Fig. 3: Live-cell STED microscopy. a) STED image showing axons of rat primary hippocampal neurons stained with SiR-actin. Scale bar, 1 µm. b) Measured intensity signal profile of SiR-actin stripes fitted to multiple Gaussian distributions and estimation of the interval between neighboring peaks. The measured periodicity of the structure of around 180 nm is within the experimental error of the measured periodicity in fixed samples. c) Images of microtubules stained with SiR-tubulin in human primary dermal fibroblasts. The diameter of the microtubules measured along the white dotted line is around 40 nm. d) A representative STED image of stained microtubules in the centrosome after Richardson-Lucy deconvolution; the observed ring is a projection of the centriole along its longitudinal axis.

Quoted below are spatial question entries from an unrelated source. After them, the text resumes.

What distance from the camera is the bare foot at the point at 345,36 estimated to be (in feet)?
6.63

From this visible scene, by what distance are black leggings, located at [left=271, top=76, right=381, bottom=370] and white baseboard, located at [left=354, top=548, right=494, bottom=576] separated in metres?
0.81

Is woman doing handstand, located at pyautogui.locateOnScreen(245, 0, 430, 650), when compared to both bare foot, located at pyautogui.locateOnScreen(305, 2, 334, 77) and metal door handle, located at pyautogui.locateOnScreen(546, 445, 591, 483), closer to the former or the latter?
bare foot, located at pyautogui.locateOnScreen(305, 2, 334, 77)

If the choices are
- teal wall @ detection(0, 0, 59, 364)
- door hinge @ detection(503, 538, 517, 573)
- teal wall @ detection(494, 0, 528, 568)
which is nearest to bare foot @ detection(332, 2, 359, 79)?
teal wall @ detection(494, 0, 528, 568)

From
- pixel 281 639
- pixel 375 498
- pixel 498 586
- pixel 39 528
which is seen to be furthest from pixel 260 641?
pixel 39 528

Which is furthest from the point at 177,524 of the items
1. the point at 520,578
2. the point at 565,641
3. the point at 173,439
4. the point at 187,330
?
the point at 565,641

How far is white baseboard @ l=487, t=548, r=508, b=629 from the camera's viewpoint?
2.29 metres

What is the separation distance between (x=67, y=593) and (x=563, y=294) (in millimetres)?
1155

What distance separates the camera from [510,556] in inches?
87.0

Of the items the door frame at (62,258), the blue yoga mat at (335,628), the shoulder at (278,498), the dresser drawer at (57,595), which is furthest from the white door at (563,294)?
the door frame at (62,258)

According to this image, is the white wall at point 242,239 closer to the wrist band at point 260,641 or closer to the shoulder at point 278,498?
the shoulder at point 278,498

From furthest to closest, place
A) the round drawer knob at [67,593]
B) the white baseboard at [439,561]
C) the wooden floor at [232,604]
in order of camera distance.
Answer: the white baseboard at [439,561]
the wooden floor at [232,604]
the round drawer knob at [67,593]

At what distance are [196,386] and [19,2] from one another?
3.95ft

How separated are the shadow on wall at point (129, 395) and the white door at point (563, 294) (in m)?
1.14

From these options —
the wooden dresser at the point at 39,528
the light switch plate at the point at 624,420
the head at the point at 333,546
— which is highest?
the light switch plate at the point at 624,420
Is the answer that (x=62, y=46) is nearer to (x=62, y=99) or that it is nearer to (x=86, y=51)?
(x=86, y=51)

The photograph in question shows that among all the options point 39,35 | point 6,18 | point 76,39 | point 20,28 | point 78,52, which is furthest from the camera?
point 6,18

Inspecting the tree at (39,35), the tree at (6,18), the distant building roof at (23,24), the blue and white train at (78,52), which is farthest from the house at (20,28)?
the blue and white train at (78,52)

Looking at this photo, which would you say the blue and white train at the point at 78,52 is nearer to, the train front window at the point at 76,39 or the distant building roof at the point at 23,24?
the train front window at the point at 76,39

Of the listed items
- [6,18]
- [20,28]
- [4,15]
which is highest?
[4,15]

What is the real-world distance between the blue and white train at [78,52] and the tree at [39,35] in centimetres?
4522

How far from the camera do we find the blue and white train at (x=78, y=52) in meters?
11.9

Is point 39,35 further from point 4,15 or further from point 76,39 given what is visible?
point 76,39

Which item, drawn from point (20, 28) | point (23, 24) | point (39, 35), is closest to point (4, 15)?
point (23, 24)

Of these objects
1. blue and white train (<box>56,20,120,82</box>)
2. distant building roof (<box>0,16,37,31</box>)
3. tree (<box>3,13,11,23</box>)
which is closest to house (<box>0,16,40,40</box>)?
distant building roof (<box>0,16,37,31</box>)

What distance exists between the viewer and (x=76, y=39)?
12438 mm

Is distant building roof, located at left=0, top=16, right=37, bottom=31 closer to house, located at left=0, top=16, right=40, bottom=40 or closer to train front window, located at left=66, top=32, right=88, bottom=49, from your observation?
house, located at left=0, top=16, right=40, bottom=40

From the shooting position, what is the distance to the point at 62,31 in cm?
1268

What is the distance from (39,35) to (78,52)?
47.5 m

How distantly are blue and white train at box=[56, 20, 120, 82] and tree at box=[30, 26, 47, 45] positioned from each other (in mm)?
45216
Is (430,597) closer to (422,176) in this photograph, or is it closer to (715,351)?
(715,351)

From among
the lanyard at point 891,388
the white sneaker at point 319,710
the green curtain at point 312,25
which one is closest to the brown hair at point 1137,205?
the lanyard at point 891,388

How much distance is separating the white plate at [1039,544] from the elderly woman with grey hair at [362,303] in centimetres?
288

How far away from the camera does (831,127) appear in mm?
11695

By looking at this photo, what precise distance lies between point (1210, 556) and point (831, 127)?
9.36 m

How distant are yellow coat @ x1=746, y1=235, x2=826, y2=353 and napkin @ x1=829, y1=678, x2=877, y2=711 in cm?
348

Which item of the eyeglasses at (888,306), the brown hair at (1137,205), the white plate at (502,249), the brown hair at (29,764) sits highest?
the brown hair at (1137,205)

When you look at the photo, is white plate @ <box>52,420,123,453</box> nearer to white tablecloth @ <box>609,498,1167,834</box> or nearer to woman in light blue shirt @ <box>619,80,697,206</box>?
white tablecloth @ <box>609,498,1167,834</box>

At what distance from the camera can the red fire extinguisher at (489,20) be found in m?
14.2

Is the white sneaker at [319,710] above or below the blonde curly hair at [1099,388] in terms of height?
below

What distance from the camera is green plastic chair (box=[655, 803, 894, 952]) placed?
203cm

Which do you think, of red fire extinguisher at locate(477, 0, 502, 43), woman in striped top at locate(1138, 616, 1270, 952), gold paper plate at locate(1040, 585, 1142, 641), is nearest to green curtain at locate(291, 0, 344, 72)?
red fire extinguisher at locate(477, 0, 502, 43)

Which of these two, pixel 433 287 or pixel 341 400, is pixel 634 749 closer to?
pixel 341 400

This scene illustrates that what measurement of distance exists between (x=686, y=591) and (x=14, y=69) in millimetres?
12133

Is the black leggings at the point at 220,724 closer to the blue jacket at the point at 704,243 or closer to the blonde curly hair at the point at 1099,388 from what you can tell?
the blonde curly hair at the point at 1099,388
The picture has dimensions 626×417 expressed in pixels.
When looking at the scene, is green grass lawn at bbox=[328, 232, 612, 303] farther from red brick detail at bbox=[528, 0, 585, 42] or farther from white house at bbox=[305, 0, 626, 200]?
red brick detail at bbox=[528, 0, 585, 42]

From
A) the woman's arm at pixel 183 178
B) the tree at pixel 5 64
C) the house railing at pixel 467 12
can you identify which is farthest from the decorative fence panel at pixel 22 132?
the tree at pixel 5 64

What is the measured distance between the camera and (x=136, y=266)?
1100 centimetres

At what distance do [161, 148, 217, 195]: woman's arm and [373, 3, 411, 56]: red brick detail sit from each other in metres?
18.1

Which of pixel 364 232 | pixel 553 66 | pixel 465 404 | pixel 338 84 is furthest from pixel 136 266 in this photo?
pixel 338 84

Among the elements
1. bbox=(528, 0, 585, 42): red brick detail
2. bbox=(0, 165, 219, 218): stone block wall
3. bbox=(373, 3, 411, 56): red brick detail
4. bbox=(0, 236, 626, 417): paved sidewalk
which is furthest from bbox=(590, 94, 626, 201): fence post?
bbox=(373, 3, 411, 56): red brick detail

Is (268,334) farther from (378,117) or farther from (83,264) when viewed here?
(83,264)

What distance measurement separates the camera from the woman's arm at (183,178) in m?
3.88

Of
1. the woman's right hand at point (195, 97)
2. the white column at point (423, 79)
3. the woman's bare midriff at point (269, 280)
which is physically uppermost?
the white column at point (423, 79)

The measured polar angle in-between neighboring maxima of fluorescence intensity along the periphery of the centriole was measured to be around 40°. The diameter of the centriole was measured to be around 176 nm.

An optimal dye

In summary, silicon-rhodamine derivatives come very close to be optimal probes for live cell super-resolution microscopy as they

  • are bright and photostable;
  • are excited in the far-red;
  • are fluorogenic;
  • show little toxicity; and
  • are cell permeable and biocompatible.

STED microscopy with SiR dyes delivers bright images at very high resolution with moderate bleaching. In one sentence: SiR-fluorophore based probes and STED microscopy are the perfect match for live cell imaging below the diffraction limit.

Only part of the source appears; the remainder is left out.